The triumph of the album is its 17th song, “Simulation Swarm,” which makes pressing play feel like channeling musical magic. The song contains a warmth that penetrates the skin; from the opening drum fill, which then tightly connects with Lenker’s finger-picked guitar loop and a sliding upright bass riff, listeners are swept up by a soundwave that they won’t want to escape. Guitar harmonics swell into the mix and form a tension that’s released by Krivchenia, who uses a goosebump-spawning cymbal crash to transition into the chorus. Lenker’s voice then ascends into vigorous falsetto as she sings, “I’d fly to you tomorrow, I’m not fighting in this war / I wanna drop my arms, and take your arms / And walk you to the shore,” her longing accentuated by the distorted dissonance of Meek’s guitar playing. “Simulation Swarm” is a band at its peak: every instrumental, melodic and lyrical component gives the song purpose.
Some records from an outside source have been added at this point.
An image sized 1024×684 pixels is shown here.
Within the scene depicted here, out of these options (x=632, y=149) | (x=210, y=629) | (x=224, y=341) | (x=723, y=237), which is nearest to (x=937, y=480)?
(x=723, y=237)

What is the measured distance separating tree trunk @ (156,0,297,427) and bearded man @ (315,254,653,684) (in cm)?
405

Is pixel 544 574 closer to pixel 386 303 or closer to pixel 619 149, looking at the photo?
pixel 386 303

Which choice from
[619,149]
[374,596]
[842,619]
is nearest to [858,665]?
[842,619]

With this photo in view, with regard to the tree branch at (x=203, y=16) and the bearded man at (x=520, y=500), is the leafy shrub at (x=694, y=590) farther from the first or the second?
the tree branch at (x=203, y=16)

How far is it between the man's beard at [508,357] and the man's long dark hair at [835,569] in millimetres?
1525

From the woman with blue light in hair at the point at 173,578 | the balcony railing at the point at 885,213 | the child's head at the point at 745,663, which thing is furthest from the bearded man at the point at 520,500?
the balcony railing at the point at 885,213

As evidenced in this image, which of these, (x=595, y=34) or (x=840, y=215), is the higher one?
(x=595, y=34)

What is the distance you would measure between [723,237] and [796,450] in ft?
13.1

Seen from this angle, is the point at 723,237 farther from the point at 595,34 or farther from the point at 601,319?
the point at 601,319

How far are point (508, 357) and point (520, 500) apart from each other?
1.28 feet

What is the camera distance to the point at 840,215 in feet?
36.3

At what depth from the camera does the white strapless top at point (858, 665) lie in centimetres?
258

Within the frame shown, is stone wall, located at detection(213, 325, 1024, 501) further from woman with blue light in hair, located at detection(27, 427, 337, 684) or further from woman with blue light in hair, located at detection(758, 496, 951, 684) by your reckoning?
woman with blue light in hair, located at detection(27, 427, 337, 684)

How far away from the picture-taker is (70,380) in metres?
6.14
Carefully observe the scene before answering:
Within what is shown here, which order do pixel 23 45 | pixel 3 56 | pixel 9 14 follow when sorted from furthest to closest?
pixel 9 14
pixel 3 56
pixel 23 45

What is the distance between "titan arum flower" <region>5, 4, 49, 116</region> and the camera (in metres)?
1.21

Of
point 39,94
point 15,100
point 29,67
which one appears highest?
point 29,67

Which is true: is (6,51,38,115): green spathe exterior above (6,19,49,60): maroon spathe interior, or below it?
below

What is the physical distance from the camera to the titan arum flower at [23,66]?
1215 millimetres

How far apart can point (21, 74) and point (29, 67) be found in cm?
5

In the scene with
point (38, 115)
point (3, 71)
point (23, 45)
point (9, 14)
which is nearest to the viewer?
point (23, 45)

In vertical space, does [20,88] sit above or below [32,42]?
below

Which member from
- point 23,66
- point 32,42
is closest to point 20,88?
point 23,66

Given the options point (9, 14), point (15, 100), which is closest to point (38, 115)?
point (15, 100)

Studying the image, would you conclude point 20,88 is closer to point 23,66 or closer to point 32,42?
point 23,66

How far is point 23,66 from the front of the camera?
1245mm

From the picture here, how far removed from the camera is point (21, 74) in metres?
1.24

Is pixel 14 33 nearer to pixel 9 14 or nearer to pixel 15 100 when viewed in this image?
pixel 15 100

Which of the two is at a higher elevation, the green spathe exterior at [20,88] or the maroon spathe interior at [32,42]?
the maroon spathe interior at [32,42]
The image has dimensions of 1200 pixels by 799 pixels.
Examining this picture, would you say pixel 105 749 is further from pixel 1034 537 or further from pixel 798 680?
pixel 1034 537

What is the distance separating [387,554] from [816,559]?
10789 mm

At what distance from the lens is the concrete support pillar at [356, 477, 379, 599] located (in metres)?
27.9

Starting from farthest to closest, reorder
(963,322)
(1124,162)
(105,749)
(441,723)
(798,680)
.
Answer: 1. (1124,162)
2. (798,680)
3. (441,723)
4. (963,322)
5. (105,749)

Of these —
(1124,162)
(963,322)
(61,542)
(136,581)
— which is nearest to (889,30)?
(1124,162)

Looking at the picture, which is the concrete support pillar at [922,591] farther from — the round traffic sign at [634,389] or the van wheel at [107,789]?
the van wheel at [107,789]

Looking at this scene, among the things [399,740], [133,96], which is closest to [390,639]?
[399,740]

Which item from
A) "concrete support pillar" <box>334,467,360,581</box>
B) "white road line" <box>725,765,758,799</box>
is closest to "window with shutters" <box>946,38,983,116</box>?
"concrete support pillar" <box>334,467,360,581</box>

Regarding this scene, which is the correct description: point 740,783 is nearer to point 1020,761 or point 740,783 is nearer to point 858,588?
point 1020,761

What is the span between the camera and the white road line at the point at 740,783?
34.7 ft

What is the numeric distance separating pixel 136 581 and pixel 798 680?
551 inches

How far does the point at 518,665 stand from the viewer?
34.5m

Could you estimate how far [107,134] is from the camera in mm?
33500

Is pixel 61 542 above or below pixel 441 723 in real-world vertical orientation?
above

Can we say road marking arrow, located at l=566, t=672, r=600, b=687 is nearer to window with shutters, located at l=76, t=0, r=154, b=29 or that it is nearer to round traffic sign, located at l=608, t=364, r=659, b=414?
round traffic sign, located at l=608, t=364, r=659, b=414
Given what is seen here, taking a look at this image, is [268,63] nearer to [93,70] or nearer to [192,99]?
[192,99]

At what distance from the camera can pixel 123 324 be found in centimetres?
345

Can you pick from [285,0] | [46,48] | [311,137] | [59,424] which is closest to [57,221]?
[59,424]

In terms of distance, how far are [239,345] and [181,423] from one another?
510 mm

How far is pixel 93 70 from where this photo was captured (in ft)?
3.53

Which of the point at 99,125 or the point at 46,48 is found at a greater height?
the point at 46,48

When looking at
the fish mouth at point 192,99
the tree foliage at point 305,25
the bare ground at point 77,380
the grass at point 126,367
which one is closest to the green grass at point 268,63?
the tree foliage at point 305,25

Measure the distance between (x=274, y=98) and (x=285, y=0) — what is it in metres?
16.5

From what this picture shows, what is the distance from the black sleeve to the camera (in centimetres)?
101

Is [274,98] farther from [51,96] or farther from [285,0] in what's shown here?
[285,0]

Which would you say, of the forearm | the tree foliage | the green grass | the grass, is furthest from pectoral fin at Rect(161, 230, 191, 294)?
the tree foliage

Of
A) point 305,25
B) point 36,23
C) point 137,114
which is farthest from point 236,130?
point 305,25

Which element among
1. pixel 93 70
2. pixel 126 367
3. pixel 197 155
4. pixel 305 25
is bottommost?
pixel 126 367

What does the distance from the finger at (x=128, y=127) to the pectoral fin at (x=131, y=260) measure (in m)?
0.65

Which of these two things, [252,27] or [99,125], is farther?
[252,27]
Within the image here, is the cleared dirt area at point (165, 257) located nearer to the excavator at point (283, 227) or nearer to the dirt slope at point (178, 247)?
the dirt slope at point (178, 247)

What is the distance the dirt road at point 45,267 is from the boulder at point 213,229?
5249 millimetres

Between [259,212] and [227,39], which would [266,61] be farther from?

Dragon New Warm Mountain I Believe in You is art that’s one-of-a-kind, a seamless linkage of the flickering images of life, which somehow involves every emotion–from hopeless to radiant–source of inspiration and environment with absolute precision. The album is surely the work of artistic aces, but, even more so, it is ultimately the product of a musical family aware of how fortunate they are simply to create great music.